Giulia Cecchettin, qui devait obtenir son diplôme quelques jours après sa mort, a été portée disparue le 11 novembre 2023. Des caméras vidéo installées près de son domicile avaient saisi les premiers instants de l’agression et la fuite en voiture du meurtrier avec sa victime.

Une affaire suivie heure par heure dans les médias

Une chasse à l’homme s’était alors engagée, durant une semaine, suivie heure par heure par les médias et les Italiens. Le corps de l’étudiante avait finalement été retrouvé le 18 novembre dans un ravin près du lac Barcis, à environ 120 kilomètres au nord de Venise. Sa tête et son cou portaient les traces de plus de 70 coups de couteau, selon les médias citant l’autopsie. Filippo Turetta, à court d’essence, avait ensuite été arrêté près de Leipzig, en Allemagne.

Dès les premiers jours, l’affaire a bouleversé l’Italie. Des centaines de milliers de personnes ont manifesté dans tout le pays le 25 novembre 2023, à l’occasion de la Journée internationale pour l’élimination de la violence à l’égard des femmes.

Dans un article écrit à l’époque pour le quotidien Il Corriere della Sera, la sœur de Giulia Cecchettin, Elena, dénonce le « patriarcat » et la « culture du viol » qui prévalent selon elle dans la société italienne. « La culture du viol est ce qui légitime tous les comportements portant atteinte à l’image de la femme, en commençant par des choses auxquelles on n’accorde parfois même pas d’importance… comme le contrôle, la possessivité, les insultes », écrit-elle.

En 2023, l’Italie a par ailleurs plébiscité le film Il reste encore demain, de Paola Cortellesi, sur les violences conjugales et le combat des femmes pour leur émancipation après-guerre. Tourné en noir et blanc, ce drame historique a attiré près de 4,4 millions de spectateurs, devenant le film le plus vu de l’année, devant Barbie.

« Je suis coupable »

Filippo Turetta encourt la prison à vie pour assassinat et enlèvement. Des extraits vidéo de son audition par un juge le 1er décembre 2023 ont été diffusés la semaine dernière dans l’émission Quarto Grado de Channel 4. « Je suis responsable, je suis coupable. Je suis responsable de ces actes, oui », dit-il.

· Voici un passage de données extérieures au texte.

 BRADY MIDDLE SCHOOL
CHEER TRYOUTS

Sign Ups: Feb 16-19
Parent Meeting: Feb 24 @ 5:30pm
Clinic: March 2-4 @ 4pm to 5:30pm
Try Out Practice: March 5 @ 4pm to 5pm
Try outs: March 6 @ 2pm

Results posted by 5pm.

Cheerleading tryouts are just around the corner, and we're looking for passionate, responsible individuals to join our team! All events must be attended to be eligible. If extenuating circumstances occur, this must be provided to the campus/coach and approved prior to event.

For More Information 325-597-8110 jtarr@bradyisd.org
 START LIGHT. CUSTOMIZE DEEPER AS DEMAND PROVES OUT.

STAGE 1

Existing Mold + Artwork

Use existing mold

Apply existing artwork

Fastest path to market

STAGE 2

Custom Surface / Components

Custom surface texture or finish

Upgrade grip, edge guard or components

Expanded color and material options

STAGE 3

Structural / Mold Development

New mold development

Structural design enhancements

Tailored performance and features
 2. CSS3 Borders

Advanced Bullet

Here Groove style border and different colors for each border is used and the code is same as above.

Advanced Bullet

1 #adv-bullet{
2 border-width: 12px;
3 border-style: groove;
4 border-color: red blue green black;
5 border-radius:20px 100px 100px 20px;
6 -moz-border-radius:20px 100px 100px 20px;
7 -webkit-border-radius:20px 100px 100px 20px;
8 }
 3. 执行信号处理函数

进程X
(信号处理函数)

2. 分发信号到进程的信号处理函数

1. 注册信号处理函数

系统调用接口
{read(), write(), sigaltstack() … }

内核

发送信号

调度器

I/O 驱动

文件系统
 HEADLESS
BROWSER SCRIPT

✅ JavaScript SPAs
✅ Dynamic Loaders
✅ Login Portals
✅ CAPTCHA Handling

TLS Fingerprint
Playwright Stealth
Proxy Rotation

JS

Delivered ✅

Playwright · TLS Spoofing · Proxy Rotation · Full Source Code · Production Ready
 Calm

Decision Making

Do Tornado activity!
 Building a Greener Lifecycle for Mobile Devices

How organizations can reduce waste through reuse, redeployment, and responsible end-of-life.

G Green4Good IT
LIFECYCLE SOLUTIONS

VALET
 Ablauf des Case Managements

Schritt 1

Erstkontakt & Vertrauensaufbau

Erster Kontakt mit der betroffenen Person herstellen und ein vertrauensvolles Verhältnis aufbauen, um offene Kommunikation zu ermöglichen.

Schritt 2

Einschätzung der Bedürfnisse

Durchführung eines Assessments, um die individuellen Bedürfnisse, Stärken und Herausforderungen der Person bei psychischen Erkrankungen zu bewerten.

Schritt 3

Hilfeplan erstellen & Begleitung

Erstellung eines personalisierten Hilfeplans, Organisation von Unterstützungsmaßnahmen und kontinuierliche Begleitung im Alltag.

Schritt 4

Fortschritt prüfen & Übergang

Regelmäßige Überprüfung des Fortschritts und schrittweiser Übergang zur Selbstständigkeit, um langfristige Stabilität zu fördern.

D’une voix calme, il explique comment Giulia Cecchettin a refusé de lui offrir un animal en peluche, lui disant qu’elle voulait mettre fin à leur relation. Après une dispute dans la voiture, la jeune femme, tentant de s’enfuir à pied, a été rattrapée par son meurtrier qui l’a poignardée d’abord au bras, avant de la ramener dans le véhicule et de s’enfuir. « Je lui ai donné, je ne sais pas, environ 10, 12, 13, je ne sais pas, plusieurs coups de couteau », a raconté l’accusé.

Selon le ministère de l’Intérieur, 120 femmes ont été assassinées en Italie l’année dernière, dont 97 par des membres de leur famille ou par leur partenaire actuel ou ancien. Après la mort de Giulia Cecchettin, le parlement italien a adopté un ensemble de projets de loi visant à renforcer l’arsenal existant en matière de protection des femmes, mais les associations affirment que le changement culturel exige beaucoup plus, à commencer par l’enseignement obligatoire de ce sujet dans les écoles. Selon un rapport gouvernemental de juillet 2021, « dans certaines régions, jusqu’à 50 % des hommes estiment que la violence est acceptable dans le cadre de relations ».